-------- PROVIDED TEXT
How to Bathe Someone with Alzheimer’s or Dementia0 USER TIPS ADD YOUR TIP
Bathing can become extremely difficult for people with Alzheimer’s or dementia, and yet since bathing is so private, they may refuse assistance from caregivers. They might feel embarrassed or angry they cannot care for themselves. They might respond negatively to certain water temperatures and pressures, or might not even remember what bathing is—and certainly will find the steps required challenging, just as they do with dressing and other once normal daily routines. Here are some strategies caregivers can use to make bathing easier for both their loved ones and themselves.
Before bathing someone with Alzheimer’s or dementia
Try to follow a routine by bathing at the same time each day, keeping track of when the person is most calm. Before the bath begins, prepare the room completely. Make sure all towels, soap, shampoo, and other materials are ready-to-go. You can help the person feel in control by asking them questions such as “Do you want to take a bath or a shower?” or “Do you want to bathe now or in 20 minutes?” Make sure the room is warm and well-lit, and play soothing music if that helps the person relax. Once the bath is prepared and the water is the right temperature, invite the person in by stating it matter-of-factly: “It’s time to bathe now.” If they refuse, avoid getting frustrated and instead try again later. You may need to invest in a tub transfer bench to make it easier to enter and exit the tub.
Strategies for bathing someone with Alzheimer’s or dementia
Help the person feel as in-control and comfortable as possible throughout the bath. Provide encouraging statements and praise throughout the process by saying things such as “This water feels so nice!” or compliment the person on their appearance and scent. Be gentle and respectful, informing them what you’re doing step-by-step or giving them careful, basic instructions on how to cleanse themselves, such as “Let’s rinse off your arm now.” Having the person hold the shampoo or washcloth can help them feel more involved, too. Additionally, using a bath blanket to cover the person as much as possible can make he or she feel less vulnerable. It’s important not to forget to bathe hard-to-reach areas, even if the person is embarrassed. If the person becomes irritated or upset at any point throughout the process, distract them by talking or singing. Even offering them a favorite treat can help.
----------------
-------- DATA PROVIDED
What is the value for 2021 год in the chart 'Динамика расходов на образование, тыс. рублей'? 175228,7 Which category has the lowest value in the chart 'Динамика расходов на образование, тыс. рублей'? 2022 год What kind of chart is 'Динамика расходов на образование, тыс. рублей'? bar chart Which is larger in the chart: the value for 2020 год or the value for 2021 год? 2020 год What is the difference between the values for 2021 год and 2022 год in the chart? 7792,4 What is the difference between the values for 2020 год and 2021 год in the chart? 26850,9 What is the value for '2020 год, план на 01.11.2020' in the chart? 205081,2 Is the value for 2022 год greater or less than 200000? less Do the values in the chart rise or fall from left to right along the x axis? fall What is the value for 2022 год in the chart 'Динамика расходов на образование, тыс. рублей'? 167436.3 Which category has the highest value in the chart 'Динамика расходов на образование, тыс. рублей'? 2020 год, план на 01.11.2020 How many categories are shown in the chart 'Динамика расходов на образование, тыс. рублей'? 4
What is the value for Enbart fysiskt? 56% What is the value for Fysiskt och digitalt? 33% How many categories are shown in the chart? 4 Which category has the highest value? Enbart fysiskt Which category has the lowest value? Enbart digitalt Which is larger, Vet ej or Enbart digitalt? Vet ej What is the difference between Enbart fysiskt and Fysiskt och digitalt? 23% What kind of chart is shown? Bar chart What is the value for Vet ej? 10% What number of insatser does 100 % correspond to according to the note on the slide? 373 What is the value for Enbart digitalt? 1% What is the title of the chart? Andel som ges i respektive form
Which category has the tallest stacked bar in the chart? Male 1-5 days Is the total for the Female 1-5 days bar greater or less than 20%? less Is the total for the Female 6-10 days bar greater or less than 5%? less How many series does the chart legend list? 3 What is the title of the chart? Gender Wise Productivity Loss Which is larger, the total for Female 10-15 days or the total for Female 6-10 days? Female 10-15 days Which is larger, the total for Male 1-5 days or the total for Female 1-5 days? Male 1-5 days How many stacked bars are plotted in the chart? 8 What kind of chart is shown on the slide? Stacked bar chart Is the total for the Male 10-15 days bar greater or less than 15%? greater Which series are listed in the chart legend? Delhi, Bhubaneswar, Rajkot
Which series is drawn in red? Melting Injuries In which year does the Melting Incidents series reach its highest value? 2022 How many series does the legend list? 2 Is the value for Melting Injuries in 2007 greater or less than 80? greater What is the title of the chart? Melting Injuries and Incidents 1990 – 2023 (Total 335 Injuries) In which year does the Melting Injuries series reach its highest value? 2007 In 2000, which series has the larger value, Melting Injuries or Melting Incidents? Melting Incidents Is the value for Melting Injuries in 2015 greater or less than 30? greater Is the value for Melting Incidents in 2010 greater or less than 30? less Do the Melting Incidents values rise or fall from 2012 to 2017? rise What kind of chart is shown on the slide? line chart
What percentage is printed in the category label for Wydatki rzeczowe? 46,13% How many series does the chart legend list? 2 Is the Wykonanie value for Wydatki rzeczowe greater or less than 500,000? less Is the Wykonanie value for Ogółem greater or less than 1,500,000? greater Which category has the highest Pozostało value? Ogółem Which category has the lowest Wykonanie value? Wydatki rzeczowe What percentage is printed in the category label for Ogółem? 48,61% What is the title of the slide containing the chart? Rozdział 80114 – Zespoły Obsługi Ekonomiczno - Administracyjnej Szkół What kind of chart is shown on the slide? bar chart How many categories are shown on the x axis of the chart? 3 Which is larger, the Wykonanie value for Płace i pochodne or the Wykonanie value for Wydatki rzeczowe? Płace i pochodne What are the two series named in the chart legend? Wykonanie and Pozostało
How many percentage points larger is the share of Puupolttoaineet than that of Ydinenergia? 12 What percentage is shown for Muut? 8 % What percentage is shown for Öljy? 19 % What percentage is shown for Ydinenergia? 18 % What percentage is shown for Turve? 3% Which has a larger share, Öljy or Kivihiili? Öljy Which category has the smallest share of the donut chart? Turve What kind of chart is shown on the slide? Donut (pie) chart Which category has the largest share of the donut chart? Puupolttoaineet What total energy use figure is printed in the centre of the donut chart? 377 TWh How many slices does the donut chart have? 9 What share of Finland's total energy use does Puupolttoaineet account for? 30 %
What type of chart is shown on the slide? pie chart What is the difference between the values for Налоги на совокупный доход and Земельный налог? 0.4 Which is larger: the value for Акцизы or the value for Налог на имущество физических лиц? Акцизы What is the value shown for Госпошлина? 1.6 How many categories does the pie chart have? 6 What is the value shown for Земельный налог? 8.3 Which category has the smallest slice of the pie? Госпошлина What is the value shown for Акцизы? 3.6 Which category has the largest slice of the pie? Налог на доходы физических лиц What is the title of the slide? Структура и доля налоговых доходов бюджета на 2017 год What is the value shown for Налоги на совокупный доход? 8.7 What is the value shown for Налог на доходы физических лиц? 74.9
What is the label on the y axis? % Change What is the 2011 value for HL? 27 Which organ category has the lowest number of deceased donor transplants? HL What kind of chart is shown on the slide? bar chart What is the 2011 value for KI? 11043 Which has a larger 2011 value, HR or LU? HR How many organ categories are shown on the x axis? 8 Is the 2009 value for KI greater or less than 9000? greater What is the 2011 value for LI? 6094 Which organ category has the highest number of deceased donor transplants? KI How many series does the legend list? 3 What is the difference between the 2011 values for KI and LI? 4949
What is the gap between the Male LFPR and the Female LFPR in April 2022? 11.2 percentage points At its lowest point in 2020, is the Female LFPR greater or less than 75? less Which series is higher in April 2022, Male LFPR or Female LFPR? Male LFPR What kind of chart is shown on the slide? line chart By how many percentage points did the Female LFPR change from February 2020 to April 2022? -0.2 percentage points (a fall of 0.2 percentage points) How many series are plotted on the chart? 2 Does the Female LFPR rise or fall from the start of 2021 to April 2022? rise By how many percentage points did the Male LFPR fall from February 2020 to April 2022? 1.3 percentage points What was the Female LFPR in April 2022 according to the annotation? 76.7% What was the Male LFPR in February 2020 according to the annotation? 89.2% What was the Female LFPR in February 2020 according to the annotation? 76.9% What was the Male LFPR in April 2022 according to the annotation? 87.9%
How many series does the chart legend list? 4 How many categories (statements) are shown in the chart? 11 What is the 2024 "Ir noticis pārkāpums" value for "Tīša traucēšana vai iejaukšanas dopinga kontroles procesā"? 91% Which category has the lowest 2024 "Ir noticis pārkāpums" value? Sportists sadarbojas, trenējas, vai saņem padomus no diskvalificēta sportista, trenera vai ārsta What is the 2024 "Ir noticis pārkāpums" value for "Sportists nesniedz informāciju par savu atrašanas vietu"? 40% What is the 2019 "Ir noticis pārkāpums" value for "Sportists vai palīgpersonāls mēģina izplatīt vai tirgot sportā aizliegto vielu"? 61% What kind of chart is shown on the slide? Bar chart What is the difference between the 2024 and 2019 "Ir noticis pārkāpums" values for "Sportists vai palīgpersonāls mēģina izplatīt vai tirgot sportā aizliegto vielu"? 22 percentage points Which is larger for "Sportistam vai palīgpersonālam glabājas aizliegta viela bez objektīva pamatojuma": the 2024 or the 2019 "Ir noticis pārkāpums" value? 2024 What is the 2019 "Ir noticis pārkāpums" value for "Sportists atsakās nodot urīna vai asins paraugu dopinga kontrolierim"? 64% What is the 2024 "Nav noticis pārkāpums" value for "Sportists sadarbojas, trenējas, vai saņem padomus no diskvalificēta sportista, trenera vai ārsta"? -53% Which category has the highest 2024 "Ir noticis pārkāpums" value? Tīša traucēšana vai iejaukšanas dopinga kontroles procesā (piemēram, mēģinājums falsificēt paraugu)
----------------
■ WORK TO BE COMPLETED
State whether each of the following statements agrees with the bathing guide, answering yes or no and quoting the exact words of the guide that settle it. 1. The guide advises bathing the person at the same time each day. 2. The guide advises the caregiver to keep insisting if the person refuses to bathe. 3. The guide says a bath blanket can help the person feel less vulnerable.

■ RESPONSE TO THIS EXERCISE
1. Yes: "Try to follow a routine by bathing at the same time each day"
2. No: "If they refuse, avoid getting frustrated and instead try again later."
3. Yes: "using a bath blanket to cover the person as much as possible can make he or she feel less vulnerable"